Kyoshi's Technique of the Week

Technique of the Week (October 30th, 2006)

From Sensei Steve Lott, Go-Dan Midtown Karate Dojo
Ueshiro Shorin-Ryu Karate USA


Chambering the hands in Pinan Shodan

As a white belt we are taught proper chambering for blocks and punches. Sometimes during this learning period the instructor may ask the white belt to hold the chamber for a moment just to be certain that it is exactly where it should be.

But, once the proper chambering is learned, we then must strive to keep the arms in continuous motion during each technique, and not “hold” the chamber.

The opening move of Pinan Shodan begins with the combination chest block and head block. One common error in this opening move is to chamber the hands too quickly and thus have them waiting in the chambered position while the right foot is still moving to its proper place.

There is another common error. In addition to the hands “waiting” in the chamber they are not in line with the attacker. If the hands are positioned too far back in the chamber they must travel “around” the body in order to complete the move. This occurs most often when the shoulders turn in the direction of the chamber instead of keeping them locked in place and perpendicular to the attacker.
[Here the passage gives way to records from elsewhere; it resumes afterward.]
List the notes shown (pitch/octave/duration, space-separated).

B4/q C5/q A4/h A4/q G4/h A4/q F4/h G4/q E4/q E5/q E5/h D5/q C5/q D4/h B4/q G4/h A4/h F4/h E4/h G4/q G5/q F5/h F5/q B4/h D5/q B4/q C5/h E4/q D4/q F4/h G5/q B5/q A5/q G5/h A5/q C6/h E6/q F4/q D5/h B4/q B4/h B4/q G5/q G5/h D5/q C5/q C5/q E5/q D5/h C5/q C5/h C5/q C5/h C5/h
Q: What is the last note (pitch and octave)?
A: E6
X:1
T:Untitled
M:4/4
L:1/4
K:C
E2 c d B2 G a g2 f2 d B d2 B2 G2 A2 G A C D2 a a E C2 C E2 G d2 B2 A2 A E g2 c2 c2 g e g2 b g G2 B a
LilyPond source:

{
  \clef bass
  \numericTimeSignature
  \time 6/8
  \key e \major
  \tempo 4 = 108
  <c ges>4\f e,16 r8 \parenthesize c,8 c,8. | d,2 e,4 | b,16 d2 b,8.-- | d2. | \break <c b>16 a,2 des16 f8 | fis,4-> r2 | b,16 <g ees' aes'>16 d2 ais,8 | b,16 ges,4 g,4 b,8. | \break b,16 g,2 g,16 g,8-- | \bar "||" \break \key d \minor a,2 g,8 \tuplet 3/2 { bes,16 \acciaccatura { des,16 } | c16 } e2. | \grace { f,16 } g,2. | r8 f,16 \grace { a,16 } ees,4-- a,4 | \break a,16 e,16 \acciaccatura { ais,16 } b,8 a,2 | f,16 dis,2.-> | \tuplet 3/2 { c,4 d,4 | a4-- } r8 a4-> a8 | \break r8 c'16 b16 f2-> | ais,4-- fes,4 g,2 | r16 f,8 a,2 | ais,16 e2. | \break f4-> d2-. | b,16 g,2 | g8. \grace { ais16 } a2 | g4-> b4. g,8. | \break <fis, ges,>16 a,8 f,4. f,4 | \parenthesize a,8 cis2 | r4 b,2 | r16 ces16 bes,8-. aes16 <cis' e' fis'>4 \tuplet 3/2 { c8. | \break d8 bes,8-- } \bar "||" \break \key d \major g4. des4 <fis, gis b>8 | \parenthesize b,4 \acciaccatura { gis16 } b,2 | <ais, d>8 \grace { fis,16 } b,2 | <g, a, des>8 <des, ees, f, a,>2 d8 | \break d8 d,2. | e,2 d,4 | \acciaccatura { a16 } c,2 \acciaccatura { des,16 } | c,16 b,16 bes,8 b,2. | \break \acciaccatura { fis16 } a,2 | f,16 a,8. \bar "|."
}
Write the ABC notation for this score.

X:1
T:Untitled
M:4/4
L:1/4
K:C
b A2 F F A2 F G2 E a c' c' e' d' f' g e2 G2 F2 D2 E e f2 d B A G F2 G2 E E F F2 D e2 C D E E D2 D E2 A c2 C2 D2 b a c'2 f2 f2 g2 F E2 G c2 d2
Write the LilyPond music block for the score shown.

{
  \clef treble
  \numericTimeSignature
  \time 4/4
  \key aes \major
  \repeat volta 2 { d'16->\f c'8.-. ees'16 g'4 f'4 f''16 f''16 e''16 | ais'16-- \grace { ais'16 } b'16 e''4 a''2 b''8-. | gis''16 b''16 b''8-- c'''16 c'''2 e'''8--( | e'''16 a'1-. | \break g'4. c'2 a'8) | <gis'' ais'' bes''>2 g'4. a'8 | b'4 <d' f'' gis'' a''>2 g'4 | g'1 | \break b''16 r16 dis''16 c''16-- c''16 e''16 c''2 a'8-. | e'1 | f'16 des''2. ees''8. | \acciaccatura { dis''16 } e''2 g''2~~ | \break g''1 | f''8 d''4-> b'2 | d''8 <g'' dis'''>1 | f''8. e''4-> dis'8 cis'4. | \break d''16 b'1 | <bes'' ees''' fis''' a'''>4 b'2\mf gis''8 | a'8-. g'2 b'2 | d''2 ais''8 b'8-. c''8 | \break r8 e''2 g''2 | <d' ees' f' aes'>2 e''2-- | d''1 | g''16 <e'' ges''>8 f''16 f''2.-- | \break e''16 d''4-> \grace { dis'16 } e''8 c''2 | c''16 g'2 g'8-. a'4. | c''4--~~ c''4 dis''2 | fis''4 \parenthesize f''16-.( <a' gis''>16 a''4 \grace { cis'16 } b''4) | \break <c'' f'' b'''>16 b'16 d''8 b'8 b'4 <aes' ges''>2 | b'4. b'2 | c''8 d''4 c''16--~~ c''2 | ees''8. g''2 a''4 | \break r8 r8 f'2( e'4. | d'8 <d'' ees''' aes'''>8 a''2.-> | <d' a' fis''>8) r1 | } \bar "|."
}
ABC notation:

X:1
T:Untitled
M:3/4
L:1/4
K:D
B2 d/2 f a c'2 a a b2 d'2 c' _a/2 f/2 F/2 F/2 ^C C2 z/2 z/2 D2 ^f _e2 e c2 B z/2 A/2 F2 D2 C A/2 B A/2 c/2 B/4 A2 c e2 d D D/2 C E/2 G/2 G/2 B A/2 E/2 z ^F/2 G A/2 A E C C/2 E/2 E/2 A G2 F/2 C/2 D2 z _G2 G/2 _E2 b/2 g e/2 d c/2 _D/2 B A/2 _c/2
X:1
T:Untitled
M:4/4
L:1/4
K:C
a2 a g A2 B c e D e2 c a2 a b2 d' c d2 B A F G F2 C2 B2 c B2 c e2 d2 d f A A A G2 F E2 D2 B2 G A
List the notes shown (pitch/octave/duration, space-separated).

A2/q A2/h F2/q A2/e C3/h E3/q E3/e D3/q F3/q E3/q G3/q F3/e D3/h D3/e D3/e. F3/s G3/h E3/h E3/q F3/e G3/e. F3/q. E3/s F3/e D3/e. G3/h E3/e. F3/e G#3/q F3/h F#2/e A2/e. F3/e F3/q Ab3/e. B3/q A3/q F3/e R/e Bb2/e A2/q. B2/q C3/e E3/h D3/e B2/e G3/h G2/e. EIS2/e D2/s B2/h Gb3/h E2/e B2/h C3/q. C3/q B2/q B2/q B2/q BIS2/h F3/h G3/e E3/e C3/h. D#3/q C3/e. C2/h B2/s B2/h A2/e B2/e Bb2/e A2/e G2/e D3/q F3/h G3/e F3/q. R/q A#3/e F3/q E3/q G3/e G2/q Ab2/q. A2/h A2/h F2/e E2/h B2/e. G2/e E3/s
Think about what happens if the hands are chambered too quickly and the shoulders turn as well. Once the right foot lands in its proper position the hands may then be released. But if the shoulder turns, the hands are then chambered too far back on the right side, the hands must then travel “around” the body in order to block the attacks. Remember also that if this happens it means that the left arm is too far to the right which exposes the left rib to attack.

Timing is the key to properly executing this opening move. Try the following instead. Be certain to have the right foot move first. Time the opening move so that the right foot lands a split second before the hands reach the chamber. Keep the shoulders perpendicular to the attacker and you will find the hands more in line with the attacker.

This all applies even more to the third move. Everyone chambers much too early here. Because this turn is 180 degrees, if the hands are chambered too early, that hands must travel completely around the body in order to block the attack. In this move it is important to step first and turn the body toward the opponent as the hands are moving to the chamber so that the chamber is in line with the opponent. Then when the move is executed the hands move in a straight line from the chamber to their final position.

Timing is the key to perfect the proper execution of these blocks.